How in the world did these things become *sooo* expensive ? They used to be a dime a dozen back in the day !. I do think it's kinda sad that no one makes them anymore, but is there really such a high demand for these things now ?.
The couple that I had, I did leave outside at night because I thought that they were cheap, and nothing to worry about. Just blown plastic and a light fixture. Then I read the blow mold thread here and my hair stood straight up, and as I said, I quickly ran outside and got them safely inside.
How can something that was once so common command such *high* prices now?. I'm just truly baffled. It's not like they're expensive animatronic props like we have now, but the ones I have are worth more than some of the expensive props I own now. I just don't understand it.  I'm just thankfull that I read that thread here about them.

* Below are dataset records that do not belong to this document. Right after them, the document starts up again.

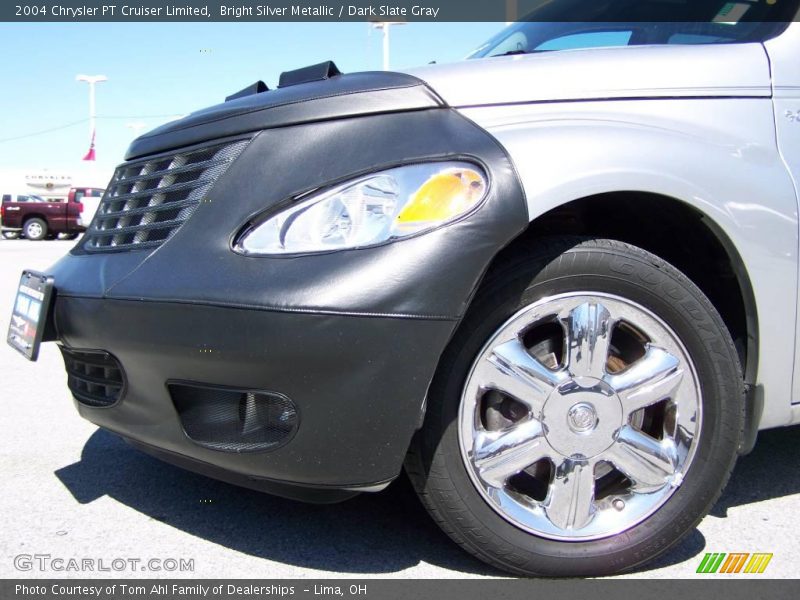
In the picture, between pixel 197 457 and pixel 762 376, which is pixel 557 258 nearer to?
pixel 762 376

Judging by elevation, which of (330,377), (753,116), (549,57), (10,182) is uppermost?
(549,57)

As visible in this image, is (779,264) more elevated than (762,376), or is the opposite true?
(779,264)

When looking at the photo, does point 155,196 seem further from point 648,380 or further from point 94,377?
point 648,380

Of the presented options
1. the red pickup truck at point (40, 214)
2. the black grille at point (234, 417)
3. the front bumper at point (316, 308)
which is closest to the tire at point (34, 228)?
the red pickup truck at point (40, 214)

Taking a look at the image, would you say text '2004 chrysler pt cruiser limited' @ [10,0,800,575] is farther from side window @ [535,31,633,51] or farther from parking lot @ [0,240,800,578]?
side window @ [535,31,633,51]

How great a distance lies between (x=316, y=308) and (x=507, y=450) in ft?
2.18

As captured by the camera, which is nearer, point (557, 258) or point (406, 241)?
point (406, 241)

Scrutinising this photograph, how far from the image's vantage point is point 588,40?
273cm

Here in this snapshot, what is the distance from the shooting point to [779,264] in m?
2.08

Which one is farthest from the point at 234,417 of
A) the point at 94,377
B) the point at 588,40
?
the point at 588,40

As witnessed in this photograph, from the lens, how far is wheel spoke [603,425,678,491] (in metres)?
2.01

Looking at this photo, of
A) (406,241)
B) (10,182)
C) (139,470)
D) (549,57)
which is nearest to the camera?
(406,241)

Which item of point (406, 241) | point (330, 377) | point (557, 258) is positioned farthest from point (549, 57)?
point (330, 377)
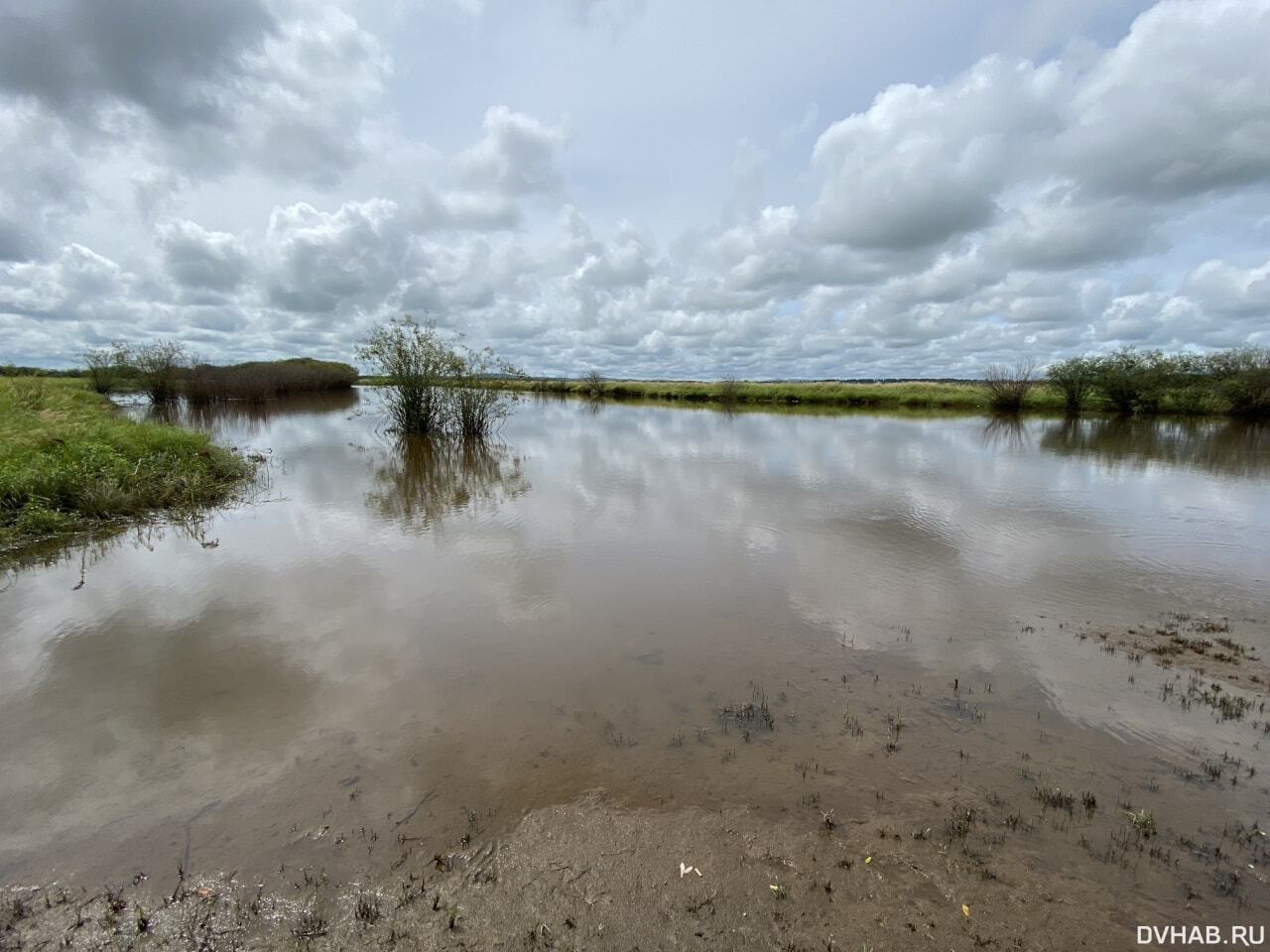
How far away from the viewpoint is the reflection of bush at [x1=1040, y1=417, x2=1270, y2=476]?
1609 centimetres

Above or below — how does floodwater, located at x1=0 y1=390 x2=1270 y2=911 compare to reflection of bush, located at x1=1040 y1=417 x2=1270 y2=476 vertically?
below

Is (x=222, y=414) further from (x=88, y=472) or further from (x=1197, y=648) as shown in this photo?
(x=1197, y=648)

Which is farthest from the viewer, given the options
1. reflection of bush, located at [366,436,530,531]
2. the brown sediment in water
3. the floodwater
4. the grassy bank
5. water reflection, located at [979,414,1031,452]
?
water reflection, located at [979,414,1031,452]

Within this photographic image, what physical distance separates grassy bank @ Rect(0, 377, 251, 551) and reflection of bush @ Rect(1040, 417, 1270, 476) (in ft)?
75.7

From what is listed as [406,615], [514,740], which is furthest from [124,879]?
Result: [406,615]

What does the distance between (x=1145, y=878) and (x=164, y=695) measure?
616cm

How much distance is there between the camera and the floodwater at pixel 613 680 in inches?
118

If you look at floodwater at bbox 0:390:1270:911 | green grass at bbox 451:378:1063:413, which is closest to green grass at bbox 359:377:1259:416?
green grass at bbox 451:378:1063:413

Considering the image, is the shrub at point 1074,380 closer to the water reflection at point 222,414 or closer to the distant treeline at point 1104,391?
the distant treeline at point 1104,391

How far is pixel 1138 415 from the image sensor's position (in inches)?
1321

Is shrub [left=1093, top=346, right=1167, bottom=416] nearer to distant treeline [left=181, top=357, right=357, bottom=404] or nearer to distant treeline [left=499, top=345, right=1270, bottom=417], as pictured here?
distant treeline [left=499, top=345, right=1270, bottom=417]

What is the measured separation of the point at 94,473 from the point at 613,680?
33.6 ft

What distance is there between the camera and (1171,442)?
20734 millimetres

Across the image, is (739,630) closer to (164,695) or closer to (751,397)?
(164,695)
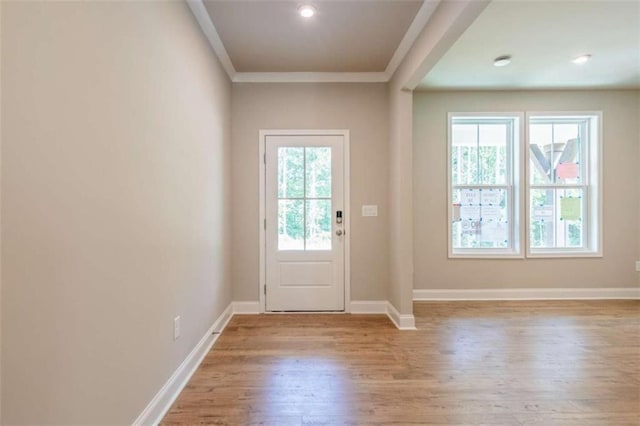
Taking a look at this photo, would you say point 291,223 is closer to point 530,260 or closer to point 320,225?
point 320,225

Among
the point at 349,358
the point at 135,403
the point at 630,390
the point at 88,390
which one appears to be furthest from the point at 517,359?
the point at 88,390

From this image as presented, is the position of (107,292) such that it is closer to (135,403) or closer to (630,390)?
(135,403)

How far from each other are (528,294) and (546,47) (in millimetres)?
2801

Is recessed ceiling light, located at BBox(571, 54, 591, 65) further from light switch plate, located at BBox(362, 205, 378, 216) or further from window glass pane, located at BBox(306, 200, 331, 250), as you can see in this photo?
window glass pane, located at BBox(306, 200, 331, 250)

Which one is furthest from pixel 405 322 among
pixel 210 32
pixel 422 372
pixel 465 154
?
pixel 210 32

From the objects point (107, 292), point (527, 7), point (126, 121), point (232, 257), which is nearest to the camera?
point (107, 292)

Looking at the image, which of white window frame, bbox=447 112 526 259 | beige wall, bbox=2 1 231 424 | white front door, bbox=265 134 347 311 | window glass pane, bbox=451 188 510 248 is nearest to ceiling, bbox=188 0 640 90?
white window frame, bbox=447 112 526 259

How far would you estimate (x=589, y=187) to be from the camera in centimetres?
395

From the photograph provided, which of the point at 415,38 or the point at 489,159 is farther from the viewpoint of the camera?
the point at 489,159

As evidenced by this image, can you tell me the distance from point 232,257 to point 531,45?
3599 millimetres

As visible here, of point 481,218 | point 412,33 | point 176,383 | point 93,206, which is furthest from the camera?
point 481,218

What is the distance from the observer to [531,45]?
111 inches

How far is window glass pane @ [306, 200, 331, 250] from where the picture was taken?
345cm

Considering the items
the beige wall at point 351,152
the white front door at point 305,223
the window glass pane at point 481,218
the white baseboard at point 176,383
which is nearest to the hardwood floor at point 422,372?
the white baseboard at point 176,383
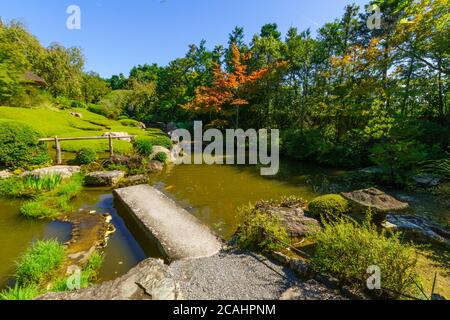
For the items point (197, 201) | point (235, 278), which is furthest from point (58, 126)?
point (235, 278)

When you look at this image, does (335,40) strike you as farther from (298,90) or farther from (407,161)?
(407,161)

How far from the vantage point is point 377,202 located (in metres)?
4.98

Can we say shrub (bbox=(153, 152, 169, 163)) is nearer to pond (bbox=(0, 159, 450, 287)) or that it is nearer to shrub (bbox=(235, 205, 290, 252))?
pond (bbox=(0, 159, 450, 287))

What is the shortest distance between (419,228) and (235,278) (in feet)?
14.2

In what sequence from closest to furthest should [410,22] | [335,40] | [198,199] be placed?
1. [198,199]
2. [410,22]
3. [335,40]

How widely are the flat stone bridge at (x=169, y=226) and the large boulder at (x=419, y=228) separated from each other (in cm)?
399

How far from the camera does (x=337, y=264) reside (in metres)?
3.44

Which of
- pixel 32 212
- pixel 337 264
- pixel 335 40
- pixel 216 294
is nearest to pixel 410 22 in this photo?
pixel 335 40

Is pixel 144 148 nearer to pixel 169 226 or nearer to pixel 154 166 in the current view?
pixel 154 166

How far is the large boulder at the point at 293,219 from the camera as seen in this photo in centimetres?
511

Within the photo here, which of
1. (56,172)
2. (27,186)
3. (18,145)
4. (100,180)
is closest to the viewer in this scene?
(27,186)

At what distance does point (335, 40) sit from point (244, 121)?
8496 mm

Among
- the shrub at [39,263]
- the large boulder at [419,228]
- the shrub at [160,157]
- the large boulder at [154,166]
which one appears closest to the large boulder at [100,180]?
the large boulder at [154,166]

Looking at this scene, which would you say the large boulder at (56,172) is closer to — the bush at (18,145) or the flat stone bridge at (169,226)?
the bush at (18,145)
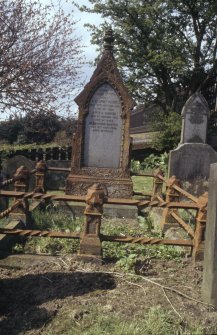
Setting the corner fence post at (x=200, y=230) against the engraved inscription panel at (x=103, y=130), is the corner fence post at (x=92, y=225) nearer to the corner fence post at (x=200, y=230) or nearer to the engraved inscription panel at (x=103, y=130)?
the corner fence post at (x=200, y=230)

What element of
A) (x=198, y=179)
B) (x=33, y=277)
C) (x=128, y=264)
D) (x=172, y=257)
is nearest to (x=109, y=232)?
(x=172, y=257)

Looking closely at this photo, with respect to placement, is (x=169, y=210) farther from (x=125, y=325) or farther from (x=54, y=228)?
(x=125, y=325)

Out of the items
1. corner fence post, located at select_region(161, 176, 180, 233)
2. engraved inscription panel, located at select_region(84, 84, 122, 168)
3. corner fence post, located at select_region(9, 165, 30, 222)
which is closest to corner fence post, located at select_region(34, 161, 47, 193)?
engraved inscription panel, located at select_region(84, 84, 122, 168)

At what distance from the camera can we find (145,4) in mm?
22031

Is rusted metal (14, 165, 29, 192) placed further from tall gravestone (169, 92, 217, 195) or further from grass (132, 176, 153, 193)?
tall gravestone (169, 92, 217, 195)

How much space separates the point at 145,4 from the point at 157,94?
15.8ft

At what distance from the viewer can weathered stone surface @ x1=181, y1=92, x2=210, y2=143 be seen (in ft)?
37.7

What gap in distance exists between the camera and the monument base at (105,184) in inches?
328

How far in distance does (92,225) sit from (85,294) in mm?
961

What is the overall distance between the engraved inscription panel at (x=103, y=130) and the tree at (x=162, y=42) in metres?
13.2

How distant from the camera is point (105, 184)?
8375 millimetres

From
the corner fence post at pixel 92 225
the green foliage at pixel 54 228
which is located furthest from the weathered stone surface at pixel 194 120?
the corner fence post at pixel 92 225

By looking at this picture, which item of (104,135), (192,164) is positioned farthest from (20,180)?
(192,164)

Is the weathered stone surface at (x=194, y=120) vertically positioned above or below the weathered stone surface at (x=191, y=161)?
above
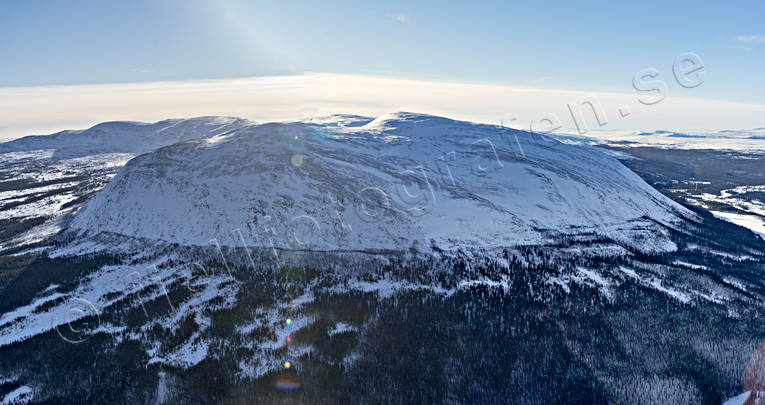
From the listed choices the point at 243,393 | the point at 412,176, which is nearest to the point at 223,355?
the point at 243,393

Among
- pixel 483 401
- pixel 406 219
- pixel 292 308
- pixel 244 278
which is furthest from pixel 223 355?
pixel 406 219

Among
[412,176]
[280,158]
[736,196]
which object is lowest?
[736,196]

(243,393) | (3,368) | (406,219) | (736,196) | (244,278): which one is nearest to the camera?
(243,393)

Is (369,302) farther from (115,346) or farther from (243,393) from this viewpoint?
(115,346)

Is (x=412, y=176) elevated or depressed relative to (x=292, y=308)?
elevated

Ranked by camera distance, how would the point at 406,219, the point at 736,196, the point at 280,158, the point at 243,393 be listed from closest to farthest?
the point at 243,393 < the point at 406,219 < the point at 280,158 < the point at 736,196

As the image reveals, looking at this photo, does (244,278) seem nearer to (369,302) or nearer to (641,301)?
(369,302)

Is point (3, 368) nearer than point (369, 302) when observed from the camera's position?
Yes
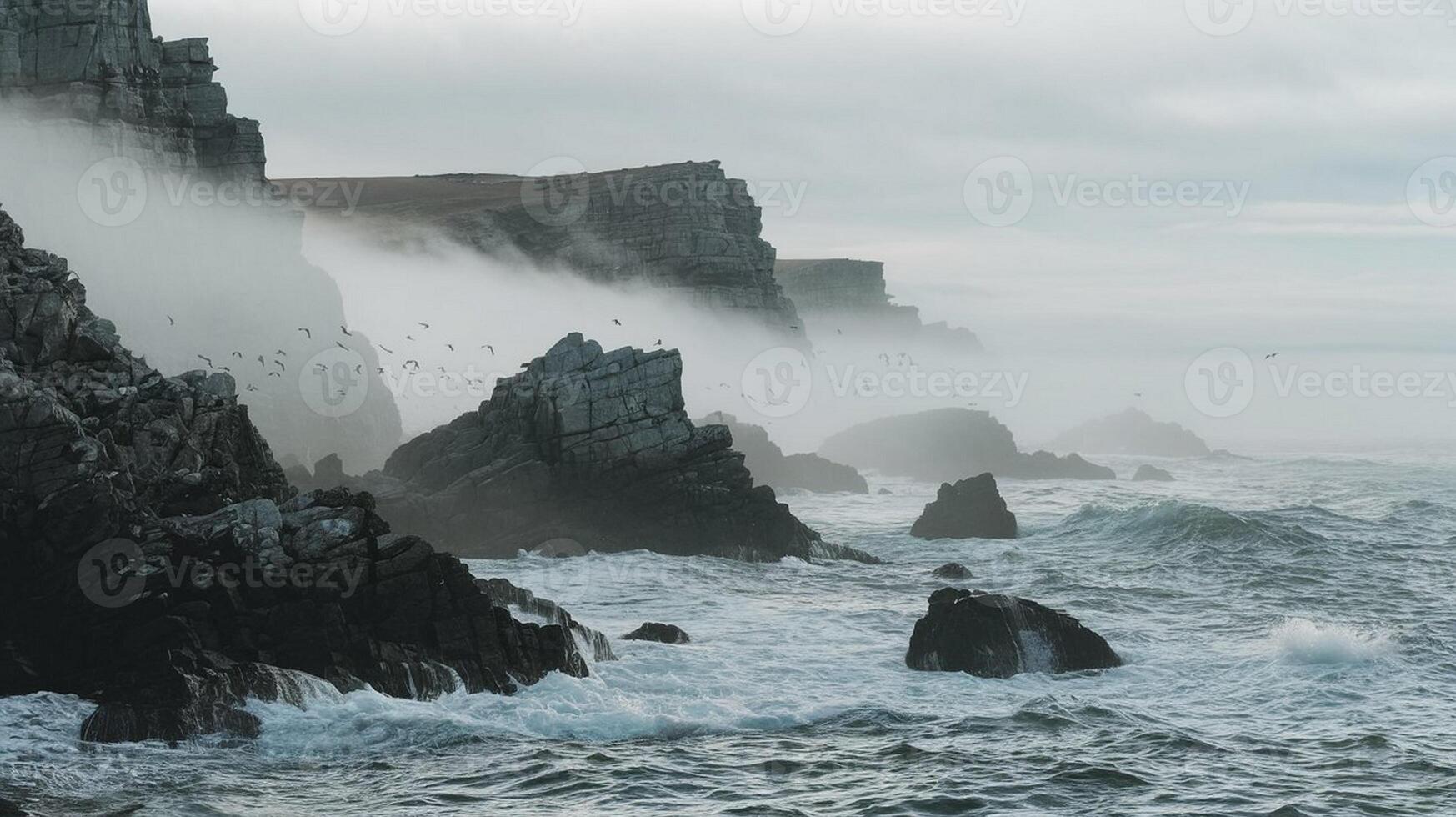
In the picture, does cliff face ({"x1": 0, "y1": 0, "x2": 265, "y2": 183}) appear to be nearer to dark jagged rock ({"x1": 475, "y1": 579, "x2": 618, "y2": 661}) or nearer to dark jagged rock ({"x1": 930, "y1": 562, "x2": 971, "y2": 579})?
dark jagged rock ({"x1": 475, "y1": 579, "x2": 618, "y2": 661})

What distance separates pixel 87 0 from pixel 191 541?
37.9 meters

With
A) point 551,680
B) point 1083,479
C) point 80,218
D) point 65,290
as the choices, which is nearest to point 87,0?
point 80,218

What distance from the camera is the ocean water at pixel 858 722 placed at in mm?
23250

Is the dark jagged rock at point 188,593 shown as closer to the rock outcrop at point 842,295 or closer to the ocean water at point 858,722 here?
the ocean water at point 858,722

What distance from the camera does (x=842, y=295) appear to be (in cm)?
15312

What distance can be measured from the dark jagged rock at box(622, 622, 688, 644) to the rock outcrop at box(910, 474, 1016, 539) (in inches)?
999

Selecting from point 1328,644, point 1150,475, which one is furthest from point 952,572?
point 1150,475

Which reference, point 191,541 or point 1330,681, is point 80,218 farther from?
point 1330,681

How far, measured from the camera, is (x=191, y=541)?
2797cm

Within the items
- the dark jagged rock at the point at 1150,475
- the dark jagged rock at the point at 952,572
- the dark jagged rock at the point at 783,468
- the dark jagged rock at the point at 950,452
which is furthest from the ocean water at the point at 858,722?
the dark jagged rock at the point at 950,452

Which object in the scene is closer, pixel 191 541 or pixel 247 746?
pixel 247 746

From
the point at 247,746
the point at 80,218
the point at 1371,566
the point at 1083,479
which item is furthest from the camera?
the point at 1083,479

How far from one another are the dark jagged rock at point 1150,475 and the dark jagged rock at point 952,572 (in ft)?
151

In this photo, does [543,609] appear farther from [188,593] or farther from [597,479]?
[597,479]
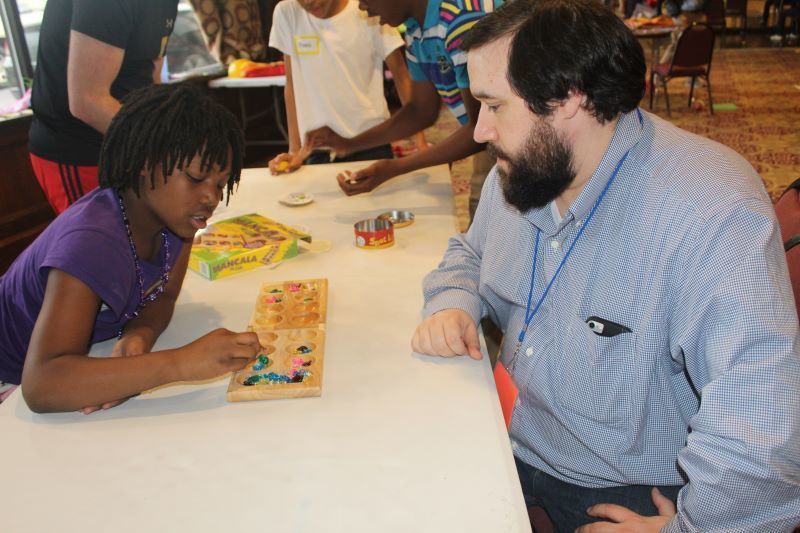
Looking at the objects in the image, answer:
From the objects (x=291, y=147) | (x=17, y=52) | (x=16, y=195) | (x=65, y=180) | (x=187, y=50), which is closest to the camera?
(x=65, y=180)

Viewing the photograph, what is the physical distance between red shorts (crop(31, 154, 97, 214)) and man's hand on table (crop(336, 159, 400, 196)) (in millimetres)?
829

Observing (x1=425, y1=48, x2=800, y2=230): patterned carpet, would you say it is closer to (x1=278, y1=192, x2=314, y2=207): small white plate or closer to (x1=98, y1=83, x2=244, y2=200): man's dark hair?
(x1=278, y1=192, x2=314, y2=207): small white plate

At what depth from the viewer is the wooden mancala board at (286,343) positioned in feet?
4.07

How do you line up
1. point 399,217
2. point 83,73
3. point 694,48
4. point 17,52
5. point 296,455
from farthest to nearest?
point 694,48, point 17,52, point 399,217, point 83,73, point 296,455

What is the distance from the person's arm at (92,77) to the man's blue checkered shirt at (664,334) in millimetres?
1191

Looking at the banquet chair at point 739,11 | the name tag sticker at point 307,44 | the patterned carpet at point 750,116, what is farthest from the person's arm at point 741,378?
the banquet chair at point 739,11

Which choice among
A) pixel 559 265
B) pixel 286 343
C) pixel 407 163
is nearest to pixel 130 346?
pixel 286 343

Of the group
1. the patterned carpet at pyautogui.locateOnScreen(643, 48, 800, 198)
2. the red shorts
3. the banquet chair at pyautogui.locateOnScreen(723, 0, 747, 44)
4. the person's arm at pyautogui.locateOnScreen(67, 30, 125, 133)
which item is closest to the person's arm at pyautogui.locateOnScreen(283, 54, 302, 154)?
the red shorts

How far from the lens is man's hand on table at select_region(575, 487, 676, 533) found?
44.6 inches

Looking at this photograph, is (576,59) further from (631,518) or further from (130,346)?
(130,346)

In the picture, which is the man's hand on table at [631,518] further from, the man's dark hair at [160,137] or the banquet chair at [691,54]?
the banquet chair at [691,54]

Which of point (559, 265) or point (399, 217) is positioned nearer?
point (559, 265)

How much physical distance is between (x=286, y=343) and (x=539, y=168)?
595mm

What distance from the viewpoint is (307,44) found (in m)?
2.87
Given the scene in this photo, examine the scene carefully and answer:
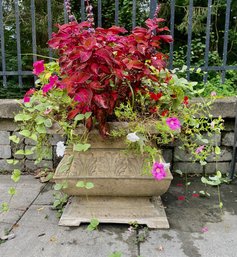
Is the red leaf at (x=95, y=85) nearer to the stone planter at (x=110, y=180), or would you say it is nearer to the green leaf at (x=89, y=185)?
the stone planter at (x=110, y=180)

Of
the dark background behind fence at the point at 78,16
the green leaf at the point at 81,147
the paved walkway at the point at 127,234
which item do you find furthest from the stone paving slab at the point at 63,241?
the dark background behind fence at the point at 78,16

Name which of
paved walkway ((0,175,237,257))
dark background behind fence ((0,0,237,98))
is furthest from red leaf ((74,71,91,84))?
dark background behind fence ((0,0,237,98))

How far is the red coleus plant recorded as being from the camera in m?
1.60

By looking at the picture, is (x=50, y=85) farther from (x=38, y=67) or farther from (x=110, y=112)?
(x=110, y=112)

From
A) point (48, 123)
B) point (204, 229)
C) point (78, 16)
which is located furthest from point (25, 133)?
point (78, 16)

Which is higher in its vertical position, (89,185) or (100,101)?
(100,101)

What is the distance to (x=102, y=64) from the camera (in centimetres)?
164

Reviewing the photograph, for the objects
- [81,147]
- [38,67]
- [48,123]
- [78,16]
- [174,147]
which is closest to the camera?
[81,147]

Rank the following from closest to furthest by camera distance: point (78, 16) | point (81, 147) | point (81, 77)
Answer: point (81, 77) < point (81, 147) < point (78, 16)

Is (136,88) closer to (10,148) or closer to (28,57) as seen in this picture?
(10,148)

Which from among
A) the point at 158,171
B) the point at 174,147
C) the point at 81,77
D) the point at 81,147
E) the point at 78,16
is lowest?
the point at 174,147

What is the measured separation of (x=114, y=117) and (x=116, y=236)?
69 cm

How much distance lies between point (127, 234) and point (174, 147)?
1117mm

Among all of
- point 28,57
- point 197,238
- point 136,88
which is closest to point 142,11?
point 28,57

It might be like the whole "Micronauts" that I posted about in my original post here. They were quite common in the late '70's, but are now literally worth a small fortune on Ebay. The first Baron Karza I owned cost me about $7.00, and now "mint in box" is now going for an insane amount, and even the _artwork_ for the *new* Baron Karza _remake_ is going for $10,000.

No joke:

http://cgi.ebay.com/Palisades-Micro...566?pt=LH_DefaultDomain_0&hash=item564411fb36


----------



## Guest (Jul 28, 2011)

*Bewitched costumes*

These were quite popular in the 60's !!


----------



## Deslock (Aug 24, 2009)

I took me a second to realise that _not so flame retardant_ costume was Samantha from "Bewitched". I had the Fireman costume for one year, and the Creature for another. Those _wonderful_ hot uncomfortable masks, the the rubber band that was certain to break....heh.


----------



## GobbyGruesome (Sep 14, 2005)

Actually those Bewitched costumes, while being quite creepy, do actually look a little like Samantha. I mean, you can tell someone put in some effort to replicate the face and not just go generic.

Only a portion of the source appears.